Question

How many multiples of 5 are there from 10 to 95?
A) 18
B) 16
C) 20
D) 17

Answer 1

Hint:
Here we will first write the basic condition for the multiple of 5. Then we will find the maximum multiple of 5 in the range and then we will find the lowest multiple of 5 in the given range. Subtracting the lowest multiple from the highest multiple of 5 between the given range to get the required number of multiples.
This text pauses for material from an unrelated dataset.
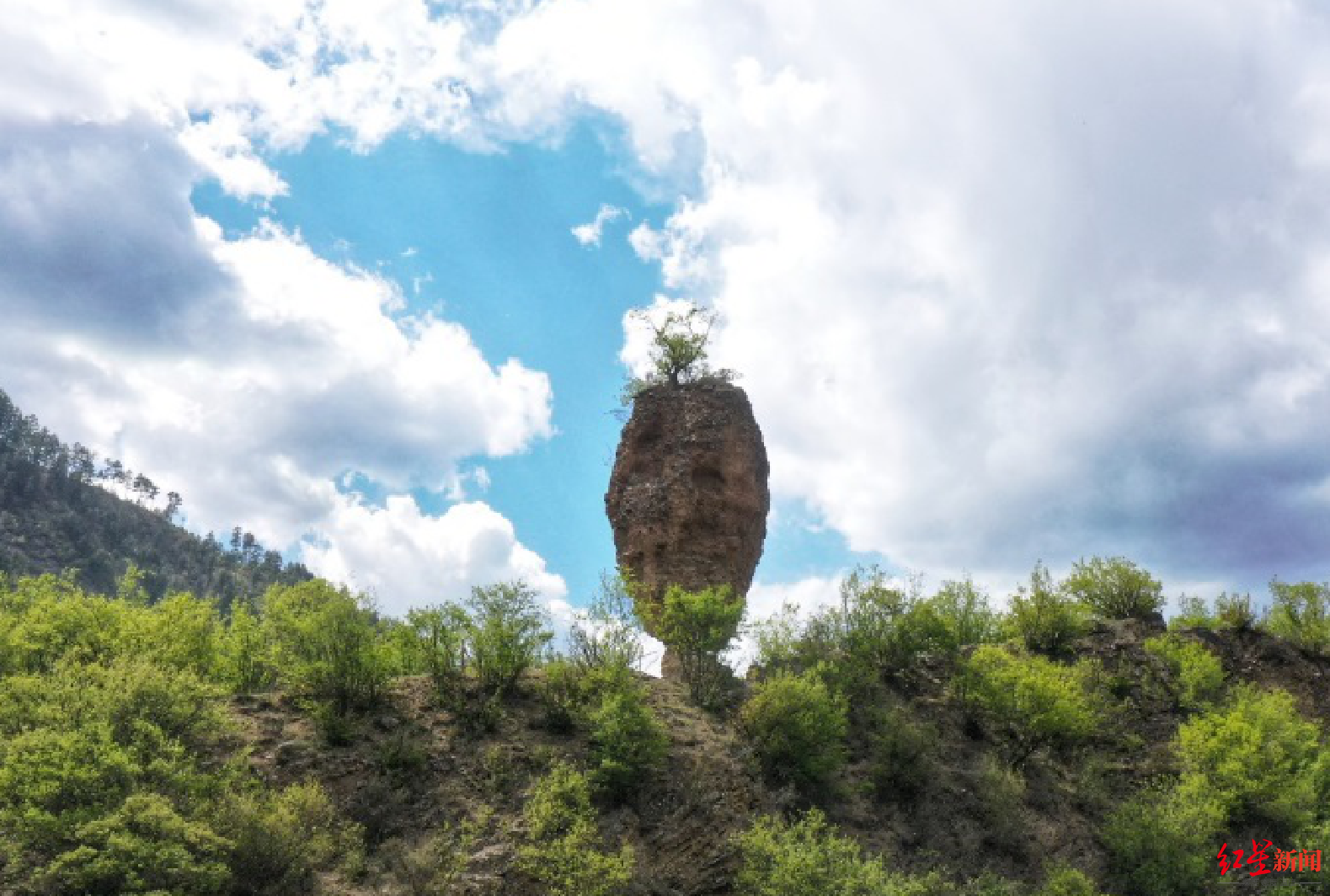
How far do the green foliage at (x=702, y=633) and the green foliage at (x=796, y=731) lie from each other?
93.7 inches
Complete Step by Step Solution:
The given range of numbers are 10 to 95.
As we know that the multiple of the integer 5 has the number 0 or 5 at the extreme right end or unit place.
First, we will find the maximum multiple of the number 5 in the given range. We can see that the number 95 from the given range is the multiple of 5. Therefore, we get
\[\dfrac{{95}}{5} = 19\]
So, 95 is the \[{19^{{\rm{th}}}}\] multiple of the number 5.
Now we will find the lowest multiple of 5 in the given range and we can see that the number 10 from the given range is the multiple of the number 5. Therefore, we get
\[\dfrac{{10}}{5} = 2\]
So, 10 is the \[{2^{{\rm{nd}}}}\] multiple of the number 5.
Therefore, the number of multiple of 5 in the range 10 to 95 \[ = 19 - 2 + 1 = 18\]
Hence, 18 multiples of number 5 are there in the range from 10 to 95.

So, option A is the correct option.

Note:
We know that the multiple are the numbers which when divided the number leaves zero remainder or perfect divisor of the number. Remainder is the value of the left over when a number is not exactly divided by the other number. When the other number exactly divides a number then the remainder is 0. We don’t have to confuse the multiple with the factors. Factors are the smallest numbers with which the given number is divisible and their multiplication will give the original number.